We present a global, long term, daily 1 km surface soil moisture dataset generated through a physics-informed ML algorithm, constrained with in-situ measurements. Our GSSM1 km dataset outperforms other existing gridded datasets, in terms of daily temporal dynamics as shown by the highest temporal correlation with the in-situ measurements. Nevertheless, under conditions for those regions outside the spatiotemporal range sampled by the in-situ measurements, the uncertainties of the GSSM1 km are difficult to be determined.

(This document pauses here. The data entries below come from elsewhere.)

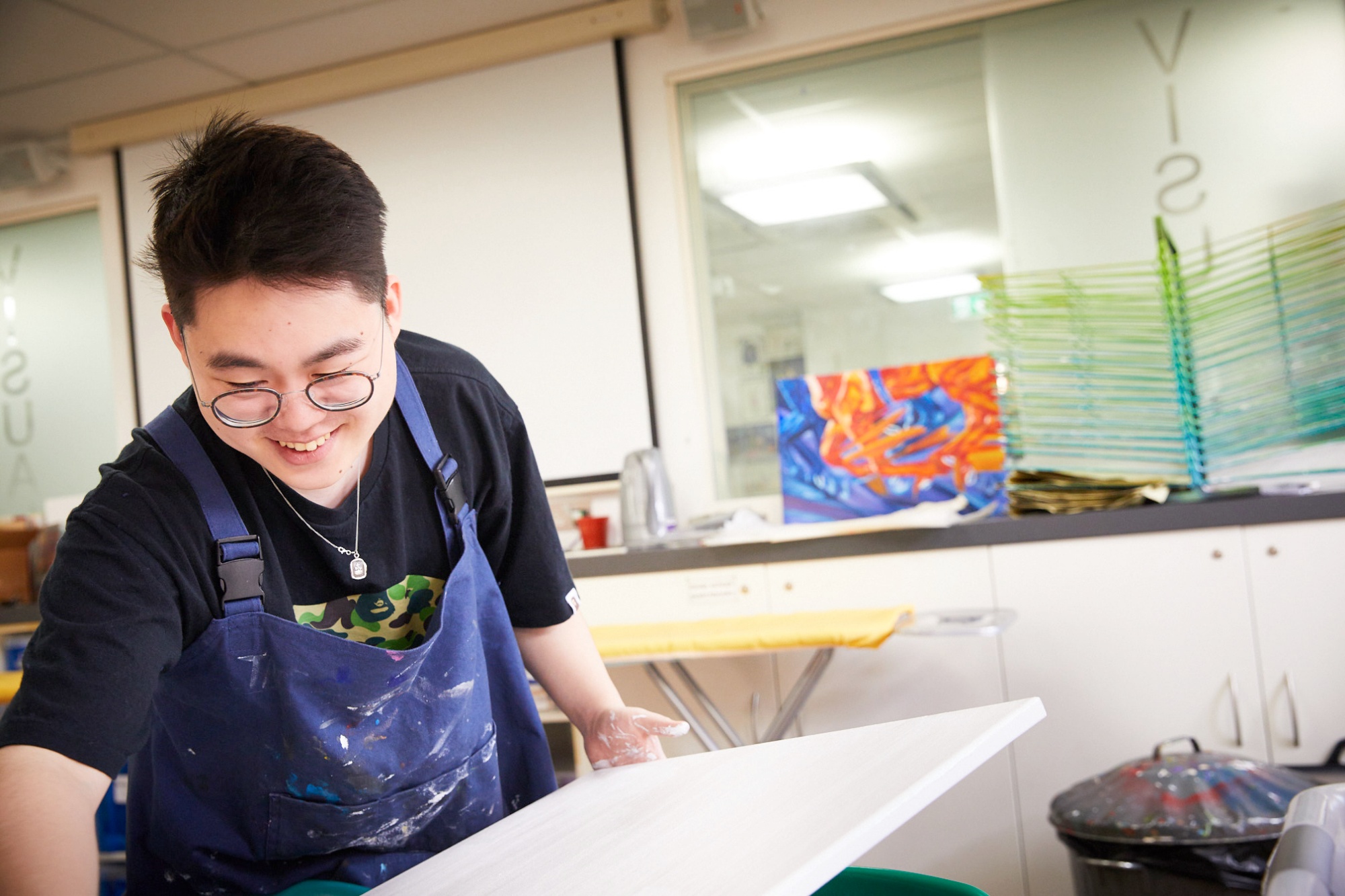 Student doing art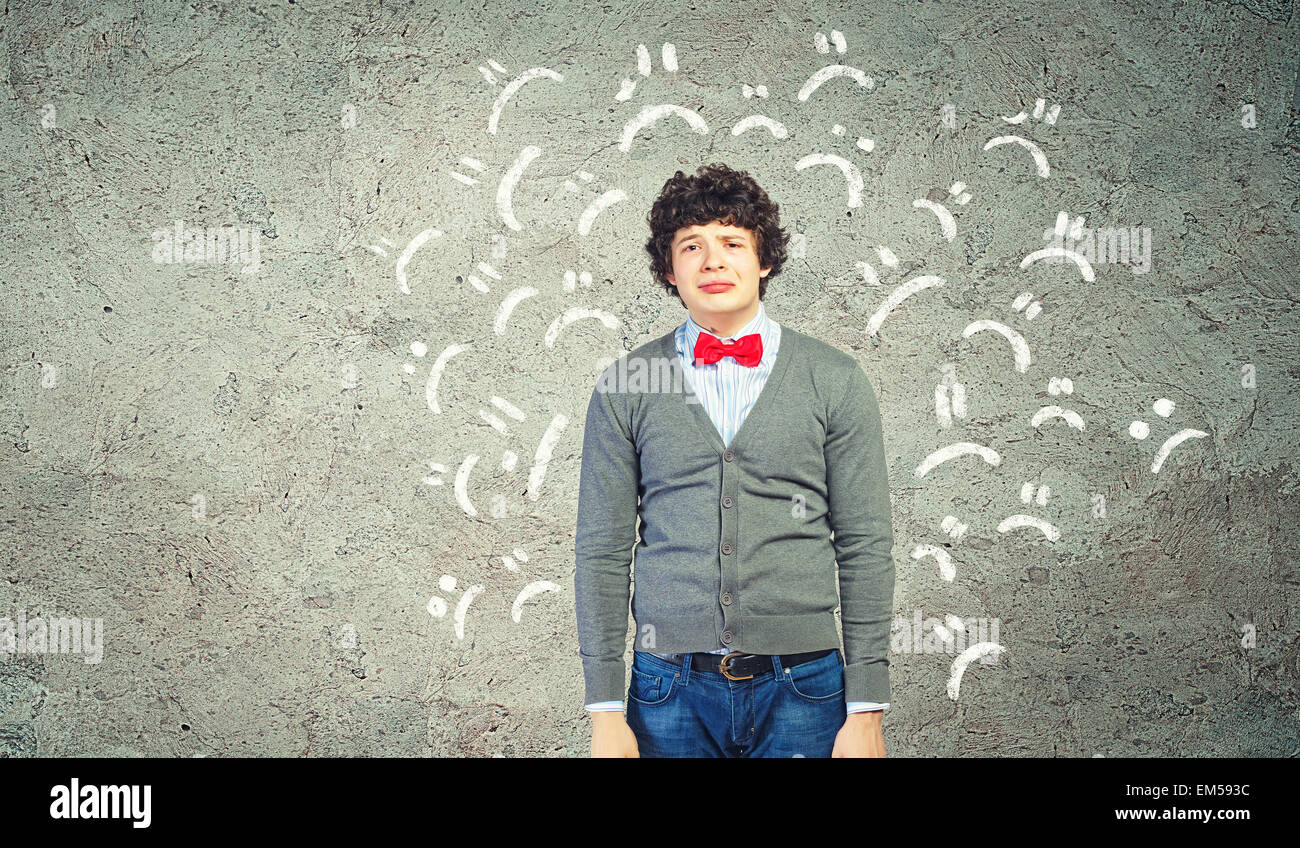 Young upset man Stock Photo - Alamy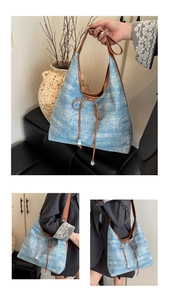 Detail of light blue denim tote bag with rhinestones, brown leather straps and bow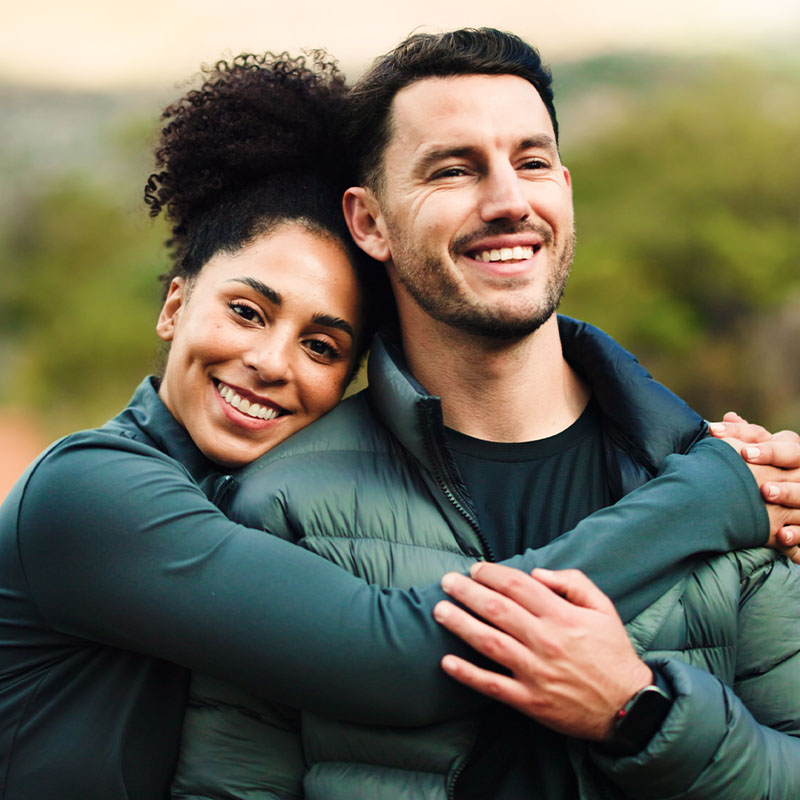 Happy, hug and hiking with couple in nature for fitness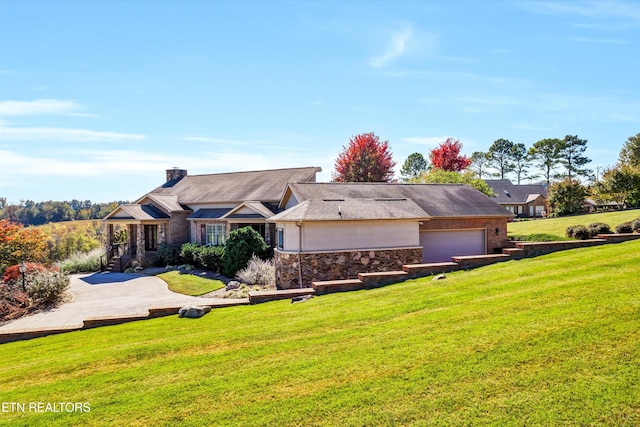 ranch-style house with a garage and a front lawn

RF performance can be significantly affected by the lack of diversity in the training data. As shown in Fig. 3, although the in-situ soil moisture measurements were obtained from global networks, the data did not cover all climate zones across the globe. Therefore, outside of the training conditions such as high latitudes and in arid regions, relatively high uncertainty is expected. The lack of observations under specific conditions poses the same challenges for other datasets and models. Therefore, using GSSM1 km in an ensemble of differently derived datasets may help obtain more reliable soil moisture information in these data-sparse regions. The new soil moisture dataset is an important complement to the existing suite of soil moisture datasets and can enhance the future large-scale analysis of extreme events.

The data source (satellite, reanalysis data, and other data), data processing (including pre-processing of predictors, spatial resampling of predictors, and samples splitting), evaluation metrics, history of versions, uncertainty, and latitudinal patterns are given in the supplementary materials.